Here's another reason to get active: Exercise may reduce the risk of 13 types of cancer, a new study finds.
Researchers analyzed information from 1.4 million people in the United States and Europe; the subjects were in 12 different study groups and were followed for about 11 years. Participants were asked whether they did moderate or vigorous exercise in their free time, like walking, swimming or running, and how much physical activity they got.
During the study period, more than 186,000 cases of cancer were diagnosed in the study participants.
People were classified as doing higher levels of exercise if they were in the top 10 percent of all people in their study groups for the amount of exercise they did. These individuals had a reduced risk of 13 types of cancer compared to the people who were in the lowest 10 percent of their study groups.

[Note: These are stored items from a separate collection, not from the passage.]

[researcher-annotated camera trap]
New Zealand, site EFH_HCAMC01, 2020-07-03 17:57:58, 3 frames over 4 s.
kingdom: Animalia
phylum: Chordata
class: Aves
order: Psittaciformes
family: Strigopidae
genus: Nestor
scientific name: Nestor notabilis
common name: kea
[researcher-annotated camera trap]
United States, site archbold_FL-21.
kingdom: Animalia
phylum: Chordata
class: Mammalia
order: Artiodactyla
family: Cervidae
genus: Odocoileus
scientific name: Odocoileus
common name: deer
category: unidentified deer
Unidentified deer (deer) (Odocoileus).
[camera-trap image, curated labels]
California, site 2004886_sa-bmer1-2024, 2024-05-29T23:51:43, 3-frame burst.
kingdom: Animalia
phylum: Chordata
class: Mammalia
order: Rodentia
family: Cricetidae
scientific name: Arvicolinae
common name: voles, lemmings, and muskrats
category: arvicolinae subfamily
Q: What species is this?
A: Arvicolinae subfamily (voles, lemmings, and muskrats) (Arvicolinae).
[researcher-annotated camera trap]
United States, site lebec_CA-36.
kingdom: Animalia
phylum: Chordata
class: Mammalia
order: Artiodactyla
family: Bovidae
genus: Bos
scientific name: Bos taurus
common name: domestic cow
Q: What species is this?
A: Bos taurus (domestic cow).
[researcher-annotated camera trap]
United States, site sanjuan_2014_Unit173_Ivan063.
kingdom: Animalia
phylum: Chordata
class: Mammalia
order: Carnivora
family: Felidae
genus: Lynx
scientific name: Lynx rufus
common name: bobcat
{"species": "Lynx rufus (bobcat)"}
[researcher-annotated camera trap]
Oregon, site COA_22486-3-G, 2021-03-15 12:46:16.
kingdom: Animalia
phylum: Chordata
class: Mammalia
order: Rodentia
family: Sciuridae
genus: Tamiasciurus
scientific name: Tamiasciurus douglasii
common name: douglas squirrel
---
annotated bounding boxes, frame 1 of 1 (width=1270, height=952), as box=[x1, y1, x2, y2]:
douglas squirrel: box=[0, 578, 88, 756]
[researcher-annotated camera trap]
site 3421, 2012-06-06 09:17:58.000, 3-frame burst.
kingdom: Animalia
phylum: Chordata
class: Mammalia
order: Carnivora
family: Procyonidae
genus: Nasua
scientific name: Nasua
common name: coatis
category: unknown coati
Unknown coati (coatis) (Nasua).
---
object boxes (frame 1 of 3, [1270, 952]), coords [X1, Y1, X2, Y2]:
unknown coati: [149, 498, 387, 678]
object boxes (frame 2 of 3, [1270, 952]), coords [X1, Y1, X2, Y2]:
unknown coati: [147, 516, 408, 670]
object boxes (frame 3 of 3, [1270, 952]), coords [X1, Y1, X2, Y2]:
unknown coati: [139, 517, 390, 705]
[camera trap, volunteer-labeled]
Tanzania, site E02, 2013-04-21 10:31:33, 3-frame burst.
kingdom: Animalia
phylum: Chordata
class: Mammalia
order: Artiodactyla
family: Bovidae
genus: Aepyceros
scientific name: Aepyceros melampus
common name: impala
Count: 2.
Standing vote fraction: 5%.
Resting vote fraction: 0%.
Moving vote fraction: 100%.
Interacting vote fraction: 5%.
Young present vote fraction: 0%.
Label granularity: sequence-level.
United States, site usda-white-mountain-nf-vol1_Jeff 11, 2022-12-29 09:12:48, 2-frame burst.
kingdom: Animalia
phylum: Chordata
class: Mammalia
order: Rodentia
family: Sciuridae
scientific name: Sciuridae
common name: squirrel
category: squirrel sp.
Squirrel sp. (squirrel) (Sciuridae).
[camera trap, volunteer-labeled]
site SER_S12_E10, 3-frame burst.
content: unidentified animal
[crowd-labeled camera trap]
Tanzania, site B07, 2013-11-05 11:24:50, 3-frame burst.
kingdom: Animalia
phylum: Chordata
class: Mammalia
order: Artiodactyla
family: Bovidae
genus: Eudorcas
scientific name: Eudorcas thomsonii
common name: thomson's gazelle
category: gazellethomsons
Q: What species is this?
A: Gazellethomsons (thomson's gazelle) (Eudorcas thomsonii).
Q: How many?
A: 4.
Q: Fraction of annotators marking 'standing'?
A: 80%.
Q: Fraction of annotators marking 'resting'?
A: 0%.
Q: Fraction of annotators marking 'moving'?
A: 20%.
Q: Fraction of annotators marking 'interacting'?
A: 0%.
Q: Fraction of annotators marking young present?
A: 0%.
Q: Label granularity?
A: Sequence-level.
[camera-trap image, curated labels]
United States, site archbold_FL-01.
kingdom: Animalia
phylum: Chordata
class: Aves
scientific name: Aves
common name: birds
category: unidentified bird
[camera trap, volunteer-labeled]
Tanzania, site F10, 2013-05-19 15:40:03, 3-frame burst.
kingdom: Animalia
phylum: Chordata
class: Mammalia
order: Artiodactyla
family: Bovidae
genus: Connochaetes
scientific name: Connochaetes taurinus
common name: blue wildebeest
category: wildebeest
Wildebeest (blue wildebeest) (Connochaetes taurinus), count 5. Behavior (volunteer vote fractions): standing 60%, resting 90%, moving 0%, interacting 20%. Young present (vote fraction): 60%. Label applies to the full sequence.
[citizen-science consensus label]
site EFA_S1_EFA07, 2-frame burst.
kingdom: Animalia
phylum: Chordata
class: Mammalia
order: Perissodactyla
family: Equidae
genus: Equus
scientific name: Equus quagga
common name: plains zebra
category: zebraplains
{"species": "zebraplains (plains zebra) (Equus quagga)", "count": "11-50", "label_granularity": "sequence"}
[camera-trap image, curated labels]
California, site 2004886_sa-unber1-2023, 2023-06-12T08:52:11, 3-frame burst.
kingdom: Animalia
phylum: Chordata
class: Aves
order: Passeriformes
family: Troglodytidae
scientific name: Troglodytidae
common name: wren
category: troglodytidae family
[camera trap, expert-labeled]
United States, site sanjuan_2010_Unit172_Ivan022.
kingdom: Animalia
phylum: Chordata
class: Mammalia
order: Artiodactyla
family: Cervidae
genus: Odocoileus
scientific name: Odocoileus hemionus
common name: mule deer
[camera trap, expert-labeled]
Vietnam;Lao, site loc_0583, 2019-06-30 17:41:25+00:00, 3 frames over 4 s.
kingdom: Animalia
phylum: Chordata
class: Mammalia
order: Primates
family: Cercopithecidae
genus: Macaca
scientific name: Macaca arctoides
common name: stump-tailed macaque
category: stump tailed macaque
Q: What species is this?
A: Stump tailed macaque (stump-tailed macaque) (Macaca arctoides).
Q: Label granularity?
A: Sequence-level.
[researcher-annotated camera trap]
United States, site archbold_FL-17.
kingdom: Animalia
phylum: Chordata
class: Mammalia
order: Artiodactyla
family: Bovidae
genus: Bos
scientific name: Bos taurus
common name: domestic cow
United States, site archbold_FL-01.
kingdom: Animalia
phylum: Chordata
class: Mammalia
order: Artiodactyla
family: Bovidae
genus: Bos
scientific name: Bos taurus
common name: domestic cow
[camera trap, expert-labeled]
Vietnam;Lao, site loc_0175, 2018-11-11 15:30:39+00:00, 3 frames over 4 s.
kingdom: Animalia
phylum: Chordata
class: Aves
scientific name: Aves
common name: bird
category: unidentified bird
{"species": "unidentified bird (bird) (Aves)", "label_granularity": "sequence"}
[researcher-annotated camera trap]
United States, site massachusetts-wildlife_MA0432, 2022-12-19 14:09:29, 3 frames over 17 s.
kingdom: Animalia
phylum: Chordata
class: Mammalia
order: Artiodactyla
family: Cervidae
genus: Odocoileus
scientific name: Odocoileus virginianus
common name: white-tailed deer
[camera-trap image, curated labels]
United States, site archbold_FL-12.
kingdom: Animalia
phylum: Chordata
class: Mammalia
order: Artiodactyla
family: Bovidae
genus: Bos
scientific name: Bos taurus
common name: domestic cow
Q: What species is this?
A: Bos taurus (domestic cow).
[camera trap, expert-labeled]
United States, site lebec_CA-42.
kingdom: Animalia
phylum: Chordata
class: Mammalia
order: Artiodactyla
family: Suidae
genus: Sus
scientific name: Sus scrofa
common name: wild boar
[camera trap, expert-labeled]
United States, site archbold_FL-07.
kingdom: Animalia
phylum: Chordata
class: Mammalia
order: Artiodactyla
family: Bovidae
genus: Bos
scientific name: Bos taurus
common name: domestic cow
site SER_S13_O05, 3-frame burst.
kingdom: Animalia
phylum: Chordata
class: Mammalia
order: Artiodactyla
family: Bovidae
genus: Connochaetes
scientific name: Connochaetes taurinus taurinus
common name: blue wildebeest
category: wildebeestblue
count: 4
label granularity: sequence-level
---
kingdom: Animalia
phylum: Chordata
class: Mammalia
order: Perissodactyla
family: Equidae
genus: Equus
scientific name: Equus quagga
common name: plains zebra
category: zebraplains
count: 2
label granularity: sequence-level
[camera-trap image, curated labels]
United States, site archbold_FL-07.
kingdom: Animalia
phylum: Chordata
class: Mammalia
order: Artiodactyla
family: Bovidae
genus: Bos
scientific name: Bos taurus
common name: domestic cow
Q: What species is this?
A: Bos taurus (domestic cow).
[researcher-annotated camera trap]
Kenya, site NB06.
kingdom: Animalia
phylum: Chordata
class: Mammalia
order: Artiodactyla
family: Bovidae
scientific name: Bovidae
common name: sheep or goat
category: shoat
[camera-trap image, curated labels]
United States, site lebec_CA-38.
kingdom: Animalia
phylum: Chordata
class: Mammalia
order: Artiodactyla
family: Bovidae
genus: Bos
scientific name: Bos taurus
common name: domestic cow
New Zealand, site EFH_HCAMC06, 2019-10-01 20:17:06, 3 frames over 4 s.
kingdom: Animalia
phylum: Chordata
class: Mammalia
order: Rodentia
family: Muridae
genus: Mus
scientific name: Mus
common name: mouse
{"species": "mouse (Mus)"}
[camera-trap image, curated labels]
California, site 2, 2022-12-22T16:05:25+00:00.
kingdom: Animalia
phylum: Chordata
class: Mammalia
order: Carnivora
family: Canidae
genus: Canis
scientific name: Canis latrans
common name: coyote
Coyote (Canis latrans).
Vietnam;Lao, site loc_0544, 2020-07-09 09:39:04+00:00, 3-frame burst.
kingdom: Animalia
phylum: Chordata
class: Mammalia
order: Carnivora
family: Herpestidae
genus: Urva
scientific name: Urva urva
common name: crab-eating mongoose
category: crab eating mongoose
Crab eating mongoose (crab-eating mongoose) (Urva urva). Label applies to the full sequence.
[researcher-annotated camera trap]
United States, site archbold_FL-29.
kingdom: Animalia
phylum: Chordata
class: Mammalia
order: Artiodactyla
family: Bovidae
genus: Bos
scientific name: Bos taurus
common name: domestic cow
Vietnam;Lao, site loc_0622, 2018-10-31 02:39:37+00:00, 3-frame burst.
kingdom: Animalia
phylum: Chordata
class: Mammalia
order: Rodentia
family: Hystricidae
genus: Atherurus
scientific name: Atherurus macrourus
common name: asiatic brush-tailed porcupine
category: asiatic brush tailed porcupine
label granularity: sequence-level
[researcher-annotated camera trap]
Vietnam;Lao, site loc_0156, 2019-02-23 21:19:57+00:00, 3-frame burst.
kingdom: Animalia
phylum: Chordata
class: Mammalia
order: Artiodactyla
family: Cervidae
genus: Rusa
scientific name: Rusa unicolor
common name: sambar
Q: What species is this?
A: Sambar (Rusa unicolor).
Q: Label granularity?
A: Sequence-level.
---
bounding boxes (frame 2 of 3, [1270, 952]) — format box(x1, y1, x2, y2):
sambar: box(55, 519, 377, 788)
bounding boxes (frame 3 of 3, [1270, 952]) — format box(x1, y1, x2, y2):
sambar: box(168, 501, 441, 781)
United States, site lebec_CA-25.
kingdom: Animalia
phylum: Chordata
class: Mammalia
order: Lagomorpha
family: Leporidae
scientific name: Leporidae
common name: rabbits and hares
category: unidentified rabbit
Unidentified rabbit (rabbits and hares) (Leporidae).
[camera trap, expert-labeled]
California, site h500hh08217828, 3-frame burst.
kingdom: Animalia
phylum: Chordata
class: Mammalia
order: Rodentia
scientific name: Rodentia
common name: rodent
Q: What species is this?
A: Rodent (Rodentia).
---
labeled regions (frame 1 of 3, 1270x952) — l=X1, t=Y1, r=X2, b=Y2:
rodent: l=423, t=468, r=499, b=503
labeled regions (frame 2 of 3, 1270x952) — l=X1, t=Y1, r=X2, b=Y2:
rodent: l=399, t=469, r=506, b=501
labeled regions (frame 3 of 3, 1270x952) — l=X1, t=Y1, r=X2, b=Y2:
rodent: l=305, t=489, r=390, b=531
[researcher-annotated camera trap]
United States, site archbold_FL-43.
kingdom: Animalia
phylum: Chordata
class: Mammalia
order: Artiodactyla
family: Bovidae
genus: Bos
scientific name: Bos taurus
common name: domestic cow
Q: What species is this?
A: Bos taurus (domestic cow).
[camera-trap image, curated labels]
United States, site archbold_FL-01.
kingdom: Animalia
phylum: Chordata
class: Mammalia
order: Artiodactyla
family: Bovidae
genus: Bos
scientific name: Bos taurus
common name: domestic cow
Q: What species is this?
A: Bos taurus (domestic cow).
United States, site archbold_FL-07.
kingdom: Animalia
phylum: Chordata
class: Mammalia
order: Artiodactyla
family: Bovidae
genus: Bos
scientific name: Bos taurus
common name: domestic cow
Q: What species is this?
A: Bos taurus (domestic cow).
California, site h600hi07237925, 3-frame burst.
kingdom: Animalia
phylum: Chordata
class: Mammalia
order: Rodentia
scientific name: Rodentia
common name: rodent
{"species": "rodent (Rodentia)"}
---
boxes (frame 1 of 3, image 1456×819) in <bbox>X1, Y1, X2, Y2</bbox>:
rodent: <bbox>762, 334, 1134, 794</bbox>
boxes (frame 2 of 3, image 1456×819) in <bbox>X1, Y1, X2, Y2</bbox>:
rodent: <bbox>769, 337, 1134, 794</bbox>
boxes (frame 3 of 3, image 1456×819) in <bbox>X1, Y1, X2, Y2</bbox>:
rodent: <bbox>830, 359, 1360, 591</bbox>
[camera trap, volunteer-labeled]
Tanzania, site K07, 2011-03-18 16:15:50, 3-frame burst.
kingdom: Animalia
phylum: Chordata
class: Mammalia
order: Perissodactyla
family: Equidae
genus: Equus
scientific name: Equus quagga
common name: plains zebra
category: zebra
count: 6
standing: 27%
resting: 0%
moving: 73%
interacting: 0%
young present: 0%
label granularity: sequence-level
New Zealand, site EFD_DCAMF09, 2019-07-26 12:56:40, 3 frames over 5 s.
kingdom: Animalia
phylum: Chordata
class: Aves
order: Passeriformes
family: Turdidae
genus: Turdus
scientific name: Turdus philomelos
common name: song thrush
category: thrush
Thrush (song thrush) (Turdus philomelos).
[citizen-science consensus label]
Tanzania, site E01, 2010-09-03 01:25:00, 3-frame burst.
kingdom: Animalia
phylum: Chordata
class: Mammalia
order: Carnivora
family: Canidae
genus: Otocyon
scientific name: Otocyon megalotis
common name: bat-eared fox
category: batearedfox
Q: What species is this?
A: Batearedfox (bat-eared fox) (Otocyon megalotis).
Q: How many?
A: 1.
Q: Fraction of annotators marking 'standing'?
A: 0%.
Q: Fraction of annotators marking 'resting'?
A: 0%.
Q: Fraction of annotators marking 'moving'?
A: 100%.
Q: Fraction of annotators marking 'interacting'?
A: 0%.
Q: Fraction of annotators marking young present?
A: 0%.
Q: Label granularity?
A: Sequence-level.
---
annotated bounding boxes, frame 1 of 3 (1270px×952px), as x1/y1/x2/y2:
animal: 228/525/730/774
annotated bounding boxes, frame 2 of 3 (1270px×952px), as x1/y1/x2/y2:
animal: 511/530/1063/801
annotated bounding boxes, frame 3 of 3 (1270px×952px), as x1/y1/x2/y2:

These were the 13 cancers, with their associated amounts of risk reduction:
· Esophageal cancer, a 42 percent lower risk
· Liver cancer, a 27 percent lower risk
· Lung cancer, a 26 percent lower risk
· Kidney cancer, a 23 percent lower risk
· Stomach cancer of the cardia (top portion of the stomach), a 22 percent lower risk
· Endometrial cancer, a 21 percent lower risk
· Myeloid leukemia, a 20 percent lower risk
· Myeloma, a 17 percent lower risk
· Colon cancer, a 16 percent lower risk
· Head and neck cancer, a 15 percent lower risk
· Rectal cancer, a 13 percent lower risk
· Bladder cancer, a 13 percent lower risk
· Breast cancer, a 10 percent lower risk
Overall, high levels of physical activity were linked with a 7 percent lower risk of any cancer, according to the study.
"These findings support promoting physical activity as a key component of population-wide cancer-prevention and -control efforts," the researchers wrote in the May 16 issue of the journal JAMA Internal Medicine.